From: clameter@sgi.com
From: Christoph Lameter <clameter@sgi.com>
To: ak@suse.de
Cc: akpm@linux-foundation.org
Cc: travis@sgi.com
Cc: Mathieu Desnoyers <mathieu.desnoyers@polymtl.ca>
Cc: linux-kernel@vger.kernel.org
Subject: [rfc 03/45] Generic CPU operations: Core piece
Date: Mon, 19 Nov 2007 17:11:35 -0800 [thread overview]
Message-ID: <20071120011332.415903723@sgi.com> (raw)
In-Reply-To: 20071120011132.143632442@sgi.com
[-- Attachment #1: cpu_ops_base --]
[-- Type: text/plain, Size: 6870 bytes --]
Currently the per cpu subsystem is not able to use the atomic capabilities
of the processors we have.
This adds new functionality that allows the optimizing of per cpu variable
handliong.
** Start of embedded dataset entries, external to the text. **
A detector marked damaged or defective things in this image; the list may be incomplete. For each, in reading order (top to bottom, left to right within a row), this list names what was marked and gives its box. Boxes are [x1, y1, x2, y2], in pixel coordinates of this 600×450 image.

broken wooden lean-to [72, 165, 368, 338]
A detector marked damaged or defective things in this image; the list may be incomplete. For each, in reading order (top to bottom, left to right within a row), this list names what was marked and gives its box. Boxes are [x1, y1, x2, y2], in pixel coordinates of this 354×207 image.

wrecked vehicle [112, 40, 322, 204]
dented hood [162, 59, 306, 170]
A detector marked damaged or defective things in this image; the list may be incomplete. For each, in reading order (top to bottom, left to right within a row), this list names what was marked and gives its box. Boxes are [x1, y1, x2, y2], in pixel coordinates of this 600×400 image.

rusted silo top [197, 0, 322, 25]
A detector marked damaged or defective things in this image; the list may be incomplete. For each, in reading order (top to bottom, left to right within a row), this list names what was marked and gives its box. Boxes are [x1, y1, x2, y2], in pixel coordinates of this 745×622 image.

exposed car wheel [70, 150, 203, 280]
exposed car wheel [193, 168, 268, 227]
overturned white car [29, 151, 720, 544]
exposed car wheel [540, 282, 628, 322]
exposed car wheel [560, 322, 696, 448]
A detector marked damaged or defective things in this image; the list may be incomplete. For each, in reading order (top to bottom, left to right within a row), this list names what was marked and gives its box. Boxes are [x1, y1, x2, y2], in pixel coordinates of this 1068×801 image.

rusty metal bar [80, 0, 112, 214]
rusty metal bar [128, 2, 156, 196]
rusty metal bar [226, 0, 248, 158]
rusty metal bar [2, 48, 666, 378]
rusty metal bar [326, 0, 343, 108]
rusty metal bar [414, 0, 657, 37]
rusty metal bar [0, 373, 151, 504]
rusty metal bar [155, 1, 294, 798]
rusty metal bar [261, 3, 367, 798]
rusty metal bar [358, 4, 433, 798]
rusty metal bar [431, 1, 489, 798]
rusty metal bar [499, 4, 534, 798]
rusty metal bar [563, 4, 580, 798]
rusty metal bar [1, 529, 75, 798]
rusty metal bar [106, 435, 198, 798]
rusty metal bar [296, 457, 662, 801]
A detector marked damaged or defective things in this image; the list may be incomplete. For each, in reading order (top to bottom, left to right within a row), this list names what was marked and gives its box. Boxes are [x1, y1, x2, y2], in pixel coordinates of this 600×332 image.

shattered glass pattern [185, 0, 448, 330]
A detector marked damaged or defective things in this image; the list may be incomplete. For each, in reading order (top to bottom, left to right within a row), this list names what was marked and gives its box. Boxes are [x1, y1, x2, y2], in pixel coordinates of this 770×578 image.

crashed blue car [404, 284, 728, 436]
It in particular provides a simple way to exploit atomic operations
to avoid having to disable itnerrupts or add an per cpu offset.
F.e. current implementations may do
unsigned long flags;
struct stat_struct *p;
local_irq_save(flags);
/* Calculate address of per processor area */
p = CPU_PTR(stat, smp_processor_id());
p->counter++;
local_irq_restore(flags);
This whole segment can be replaced by a single CPU operation
CPU_INC(stat->counter);
And on most processors it is possible to perform the increment with
a single processor instruction. Processors have segment registers,
global registers and per cpu mappings of per cpu areas for that purpose.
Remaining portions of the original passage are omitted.